What does this law entail? Wasn’t Israel founded as a Jewish state? Wasn’t Zionism always concerned with the exercise of Jewish sovereignty in its own country? So why the excitement, if the law only sets out what has been clear since the beginning of the Zionist enterprise, regardless of whether the government was left- or right-wing?

The land of Israel is the historical homeland of the Jewish people, in which the State of Israel was established: this is stated right at the beginning of the law, in order to enshrine the existing flag, anthem and national capital in law. But right from the start, the Arab population has also lived in Israel as an ethnic and religious minority and as citizens. Today, around 1.7 million Arabs live in Israeli territory, representing 21 per cent of Israeli citizens. And citizenship actually means formal equality.

## GIVEN INFORMATION
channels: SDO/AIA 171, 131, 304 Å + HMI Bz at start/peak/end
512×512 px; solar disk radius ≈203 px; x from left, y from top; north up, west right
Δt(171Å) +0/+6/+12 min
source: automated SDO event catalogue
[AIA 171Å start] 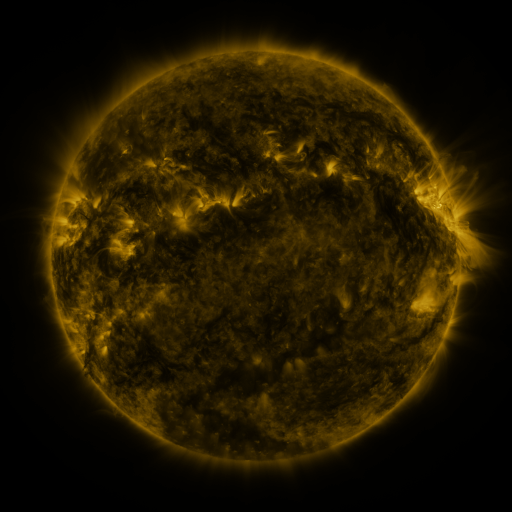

## OBJECTIVE
Copy the full passage about the Israeli law and the country's Arab minority word for word.

## FINISHED ANSWER
What does this law entail? Wasn’t Israel founded as a Jewish state? Wasn’t Zionism always concerned with the exercise of Jewish sovereignty in its own country? So why the excitement, if the law only sets out what has been clear since the beginning of the Zionist enterprise, regardless of whether the government was left- or right-wing?

The land of Israel is the historical homeland of the Jewish people, in which the State of Israel was established: this is stated right at the beginning of the law, in order to enshrine the existing flag, anthem and national capital in law. But right from the start, the Arab population has also lived in Israel as an ethnic and religious minority and as citizens. Today, around 1.7 million Arabs live in Israeli territory, representing 21 per cent of Israeli citizens. And citizenship actually means formal equality.